Les agents venaient à peine de sortir de leur véhicule de police et de s’approcher du plaignant lorsque celui-ci a lâché la rambarde et a sauté. Ils n’ont eu aucune possibilité d’intervenir pour empêcher la chute du plaignant. Après la chute, ils ont rapidement signalé l’incident et obtenu de l’aide médicale pour le plaignant. À la lumière de ce qui précède, je suis convaincu que ni l’un ni l’autre des agents n’a transgressé les limites de la prudence prescrites par le droit criminel.

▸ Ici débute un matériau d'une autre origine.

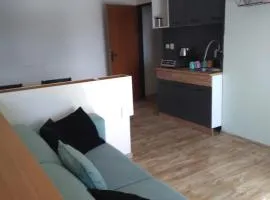 Hotel Babská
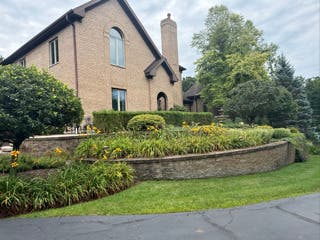 Tiny photo for 10018 Haegers Bend Road, Barrington Hills, IL 60102 (MLS # 12526199)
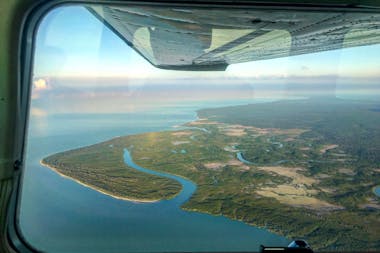 Litchfield & Daly River Scenic Flight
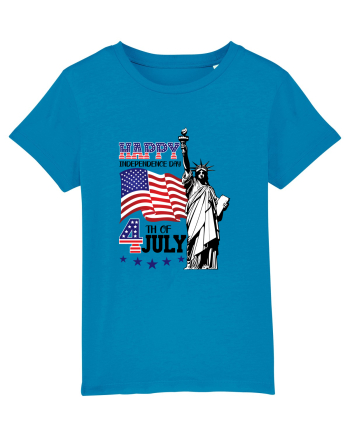 4th of July Azur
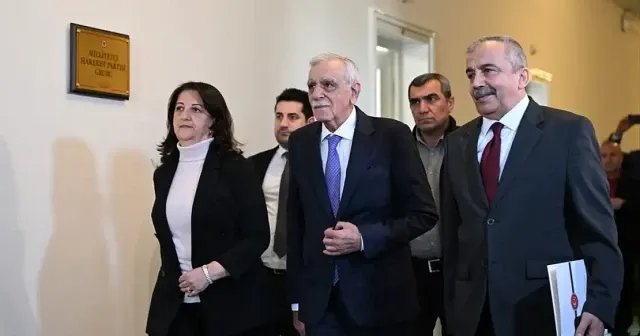 ‘Yerli ve Milli’ çözüm süreci (2)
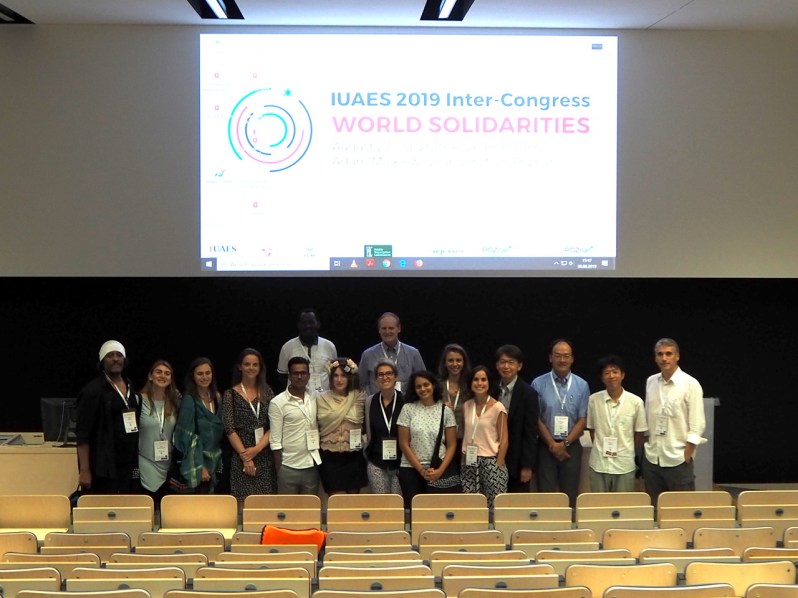 Full Group Photo CR IUAES Conference volunteer.jpeg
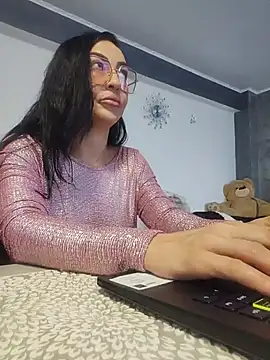 Chat +18 de MaiaGold ao vivo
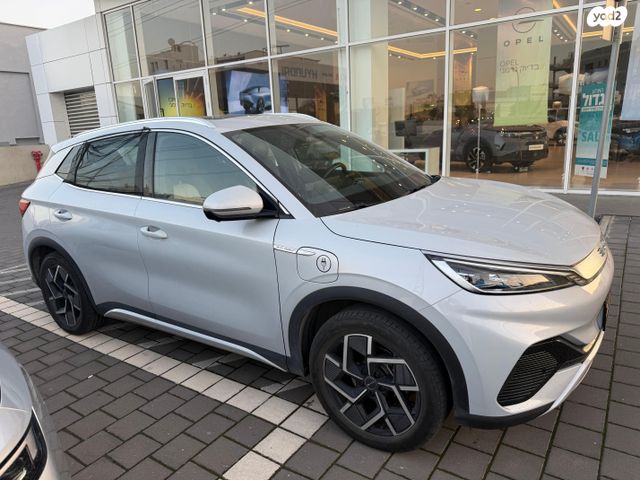 בי.ווי.די אטו 3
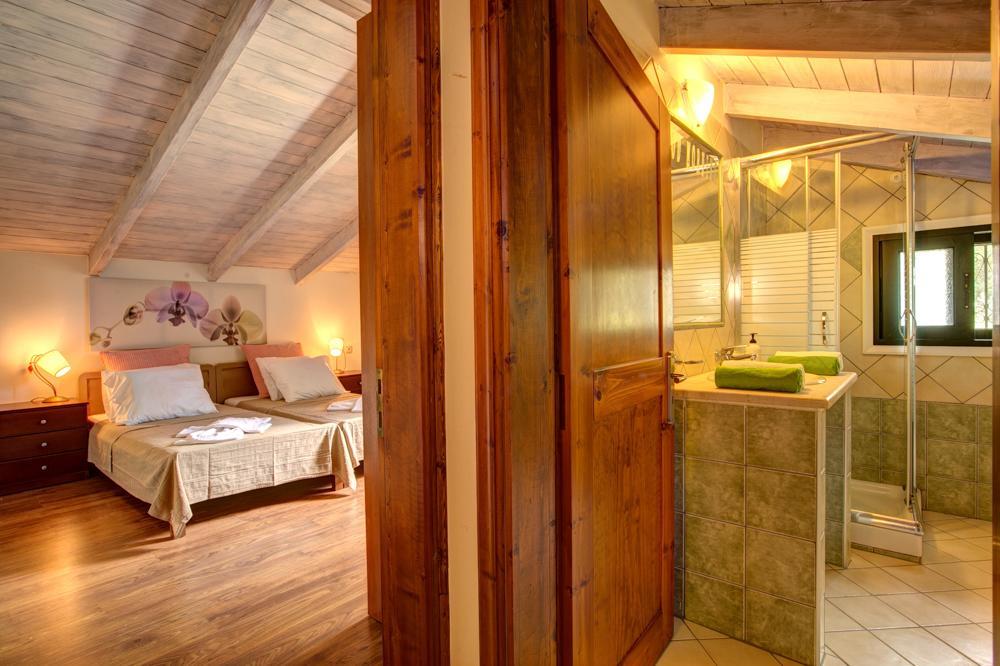 Gatsoulis Villas Apolpaina 외부 사진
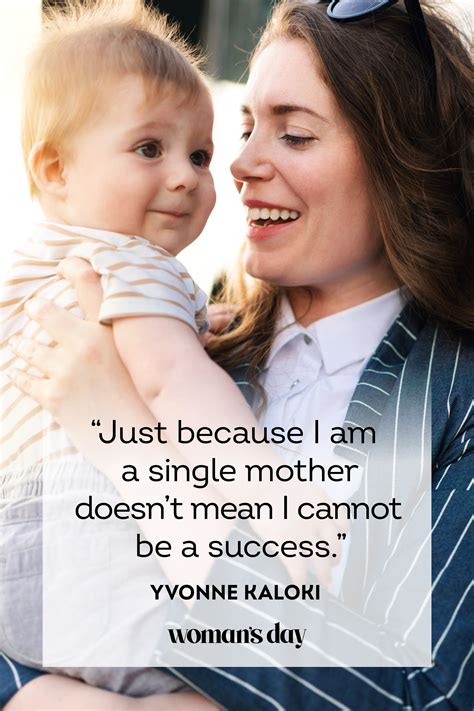 SINGLE MOM QUOTES download sekarang — kancing mutiara konsol terbaik image 1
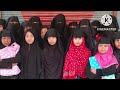 سونی سونی ڈگر اجڑا اجڑا چمن   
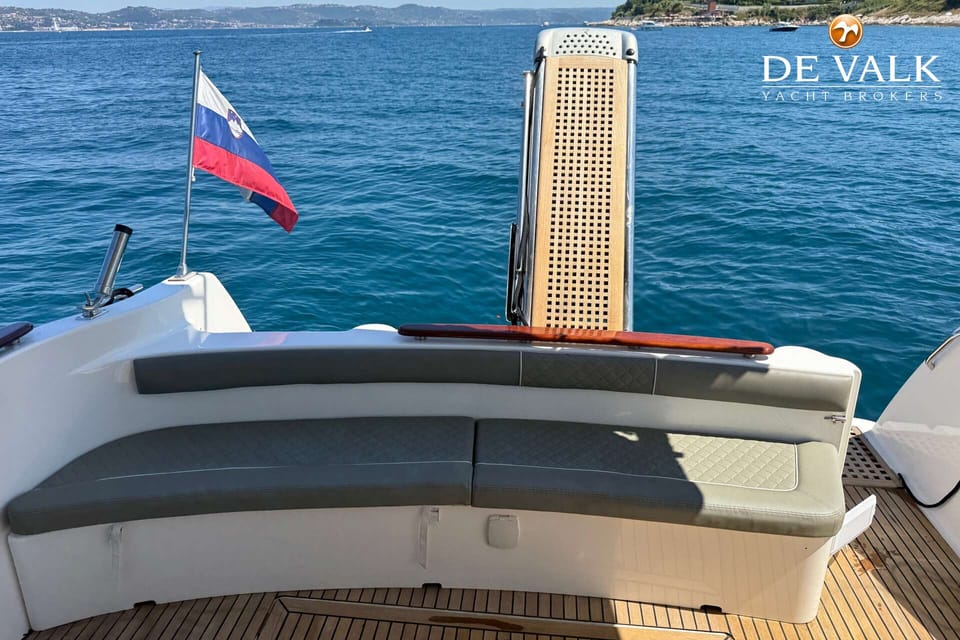 Jeanneau Prestige 36 - Foto 19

Pour ces motifs, j’en conclus qu’il n’y a pas lieu de porter des accusations criminelles dans cette affaire et le dossier est clos.
Date : 16 septembre 2025
Approuvé électroniquement par
Joseph Martino
Directeur
Unité des enquêtes spéciales
Notes
- 1) Sauf indication contraire, les renseignements fournis dans cette section reflètent les renseignements fournis à l’UES au moment de la notification. Ils ne reflètent pas nécessairement les faits constatés par l’UES dans le cadre de son enquête. [Retour au texte]
- 2) Les documents suivants contiennent des renseignements personnels délicats qui ne sont pas divulgués, comme le prévoit le paragraphe 34 (2) de la Loi de 2019 sur l’Unité des enquêtes spéciales. Les principaux éléments des documents sont résumés ci-dessous. [Retour au texte]
Note:
La version originale anglaise signée du rapport fait autorité. En cas de divergence entre cette version et les versions anglaise ou française en ligne, la version originale anglaise signée du rapport l’emporte.